▶ **ASSIGNED TASK**
Word for word, write out all of the entries that follow.

▶ **Dataset entries**

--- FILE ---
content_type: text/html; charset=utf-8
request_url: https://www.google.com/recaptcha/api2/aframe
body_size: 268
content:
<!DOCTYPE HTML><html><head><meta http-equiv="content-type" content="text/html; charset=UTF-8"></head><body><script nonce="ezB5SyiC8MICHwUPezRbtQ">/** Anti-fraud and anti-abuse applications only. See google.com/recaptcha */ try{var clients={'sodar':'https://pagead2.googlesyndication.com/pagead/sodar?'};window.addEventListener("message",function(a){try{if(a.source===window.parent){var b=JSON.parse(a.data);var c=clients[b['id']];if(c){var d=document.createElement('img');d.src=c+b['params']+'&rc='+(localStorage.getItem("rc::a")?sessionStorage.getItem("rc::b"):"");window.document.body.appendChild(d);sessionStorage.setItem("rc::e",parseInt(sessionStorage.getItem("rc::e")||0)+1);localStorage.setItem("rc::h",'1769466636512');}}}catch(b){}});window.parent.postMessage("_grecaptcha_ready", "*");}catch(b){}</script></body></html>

▶ **COMPLETED TASK**
--- FILE ---
content_type: text/html; charset=utf-8
request_url: https://www.google.com/recaptcha/api2/aframe
body_size: 268
content:
<!DOCTYPE HTML><html><head><meta http-equiv="content-type" content="text/html; charset=UTF-8"></head><body><script nonce="ezB5SyiC8MICHwUPezRbtQ">/** Anti-fraud and anti-abuse applications only. See google.com/recaptcha */ try{var clients={'sodar':'https://pagead2.googlesyndication.com/pagead/sodar?'};window.addEventListener("message",function(a){try{if(a.source===window.parent){var b=JSON.parse(a.data);var c=clients[b['id']];if(c){var d=document.createElement('img');d.src=c+b['params']+'&rc='+(localStorage.getItem("rc::a")?sessionStorage.getItem("rc::b"):"");window.document.body.appendChild(d);sessionStorage.setItem("rc::e",parseInt(sessionStorage.getItem("rc::e")||0)+1);localStorage.setItem("rc::h",'1769466636512');}}}catch(b){}});window.parent.postMessage("_grecaptcha_ready", "*");}catch(b){}</script></body></html>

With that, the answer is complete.